━━━ DATASET

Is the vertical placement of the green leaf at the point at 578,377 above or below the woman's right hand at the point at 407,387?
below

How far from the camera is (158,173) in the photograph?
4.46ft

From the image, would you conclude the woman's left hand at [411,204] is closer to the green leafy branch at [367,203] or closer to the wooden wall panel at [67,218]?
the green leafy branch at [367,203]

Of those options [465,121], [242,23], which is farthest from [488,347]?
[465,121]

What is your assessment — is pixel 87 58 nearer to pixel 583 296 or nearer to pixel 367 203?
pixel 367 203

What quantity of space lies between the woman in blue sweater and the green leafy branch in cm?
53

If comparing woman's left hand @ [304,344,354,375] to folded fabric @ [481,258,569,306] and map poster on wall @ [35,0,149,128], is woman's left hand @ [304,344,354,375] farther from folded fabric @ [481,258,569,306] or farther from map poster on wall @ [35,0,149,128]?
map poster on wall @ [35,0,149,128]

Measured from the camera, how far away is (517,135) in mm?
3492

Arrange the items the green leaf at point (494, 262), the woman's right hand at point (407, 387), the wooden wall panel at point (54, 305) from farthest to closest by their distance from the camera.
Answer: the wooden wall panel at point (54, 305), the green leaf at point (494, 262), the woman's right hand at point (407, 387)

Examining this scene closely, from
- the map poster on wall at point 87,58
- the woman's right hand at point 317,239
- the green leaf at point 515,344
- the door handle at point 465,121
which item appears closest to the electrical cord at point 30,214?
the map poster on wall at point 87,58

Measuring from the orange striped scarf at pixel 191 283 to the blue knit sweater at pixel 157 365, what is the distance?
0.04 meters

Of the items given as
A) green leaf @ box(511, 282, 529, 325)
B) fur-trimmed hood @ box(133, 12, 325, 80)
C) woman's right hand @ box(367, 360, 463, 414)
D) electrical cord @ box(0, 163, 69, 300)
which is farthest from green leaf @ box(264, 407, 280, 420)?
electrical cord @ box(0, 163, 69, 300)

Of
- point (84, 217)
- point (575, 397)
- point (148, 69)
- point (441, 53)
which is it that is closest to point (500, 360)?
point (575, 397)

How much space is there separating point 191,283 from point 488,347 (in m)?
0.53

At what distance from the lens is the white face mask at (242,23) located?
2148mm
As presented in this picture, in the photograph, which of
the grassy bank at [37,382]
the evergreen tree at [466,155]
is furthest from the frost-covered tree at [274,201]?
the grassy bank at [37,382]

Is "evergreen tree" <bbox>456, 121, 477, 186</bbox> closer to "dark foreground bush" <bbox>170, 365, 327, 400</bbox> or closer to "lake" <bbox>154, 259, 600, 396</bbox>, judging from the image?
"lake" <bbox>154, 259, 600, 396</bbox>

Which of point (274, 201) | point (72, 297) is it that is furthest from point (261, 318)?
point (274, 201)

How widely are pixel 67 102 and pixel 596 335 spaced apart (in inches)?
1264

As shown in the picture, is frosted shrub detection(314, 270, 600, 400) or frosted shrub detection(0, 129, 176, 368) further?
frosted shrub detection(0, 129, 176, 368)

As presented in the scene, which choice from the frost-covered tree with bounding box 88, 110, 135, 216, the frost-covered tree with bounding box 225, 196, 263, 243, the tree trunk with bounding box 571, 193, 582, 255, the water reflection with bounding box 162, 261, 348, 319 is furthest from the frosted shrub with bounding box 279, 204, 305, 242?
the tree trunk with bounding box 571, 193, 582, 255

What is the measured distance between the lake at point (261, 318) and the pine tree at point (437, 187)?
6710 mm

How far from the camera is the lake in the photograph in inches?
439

━━━━━━

## REQUIRED WORK
Rewrite the rows above with every "frost-covered tree" changed to "snow-covered tree" and nothing else altered.

## RESULT FOR THIS EXERCISE
Is the vertical placement of the green leaf at the point at 578,377 above or below the woman's right hand at the point at 407,387?
below

How far from the camera is (158,173) in the photograph?
4.46ft

From the image, would you conclude the woman's left hand at [411,204] is closer to the green leafy branch at [367,203] or closer to the wooden wall panel at [67,218]?
the green leafy branch at [367,203]

Of those options [465,121], [242,23], which is farthest from [488,347]?
[465,121]

What is your assessment — is pixel 87 58 nearer to pixel 583 296 or nearer to pixel 367 203?
pixel 367 203

What quantity of space lies between the woman in blue sweater and the green leafy branch in cm?
53

If comparing woman's left hand @ [304,344,354,375] to folded fabric @ [481,258,569,306] and map poster on wall @ [35,0,149,128], is woman's left hand @ [304,344,354,375] farther from folded fabric @ [481,258,569,306] or farther from map poster on wall @ [35,0,149,128]?
map poster on wall @ [35,0,149,128]

Measured from the camera, how far away is (517,135) in mm?
3492

Arrange the items the green leaf at point (494, 262), the woman's right hand at point (407, 387), the wooden wall panel at point (54, 305) from farthest to closest by their distance from the camera.
Answer: the wooden wall panel at point (54, 305), the green leaf at point (494, 262), the woman's right hand at point (407, 387)

Examining this scene closely, from
- the map poster on wall at point 87,58
- the woman's right hand at point 317,239
- the green leaf at point 515,344
- the door handle at point 465,121
which item appears closest to the electrical cord at point 30,214?
the map poster on wall at point 87,58

Measuring from the orange striped scarf at pixel 191 283 to the blue knit sweater at pixel 157 365, what is the distance?
0.04 meters

Of the items given as
A) green leaf @ box(511, 282, 529, 325)
B) fur-trimmed hood @ box(133, 12, 325, 80)
C) woman's right hand @ box(367, 360, 463, 414)
D) electrical cord @ box(0, 163, 69, 300)
which is farthest from green leaf @ box(264, 407, 280, 420)?
electrical cord @ box(0, 163, 69, 300)

Of
- point (84, 217)
- point (575, 397)
- point (148, 69)
- point (441, 53)
which is it that is closest to point (500, 360)?
point (575, 397)

How much space is there separating point 191,283 from point 488,347 (in m)?
0.53

At what distance from the lens is the white face mask at (242,23) located?
2148mm
As presented in this picture, in the photograph, which of
the grassy bank at [37,382]
the evergreen tree at [466,155]
is furthest from the snow-covered tree at [274,201]?
the grassy bank at [37,382]

Is "evergreen tree" <bbox>456, 121, 477, 186</bbox> closer to "dark foreground bush" <bbox>170, 365, 327, 400</bbox> or closer to "lake" <bbox>154, 259, 600, 396</bbox>, judging from the image?
"lake" <bbox>154, 259, 600, 396</bbox>

Which of point (274, 201) | point (72, 297) is it that is furthest from point (261, 318)?
point (274, 201)

How widely are pixel 67 102 and pixel 596 335 spaced apart (in inches)?
1264

As shown in the picture, is frosted shrub detection(314, 270, 600, 400) or frosted shrub detection(0, 129, 176, 368) further?
frosted shrub detection(0, 129, 176, 368)

As presented in the scene, which choice from the snow-covered tree with bounding box 88, 110, 135, 216, the snow-covered tree with bounding box 225, 196, 263, 243, the tree trunk with bounding box 571, 193, 582, 255, the water reflection with bounding box 162, 261, 348, 319 is furthest from the frosted shrub with bounding box 279, 204, 305, 242?
the tree trunk with bounding box 571, 193, 582, 255

What is the measured distance between the lake at point (261, 318) and the pine tree at point (437, 187)?
6710 mm

How far from the camera is the lake in the photograph in inches?
439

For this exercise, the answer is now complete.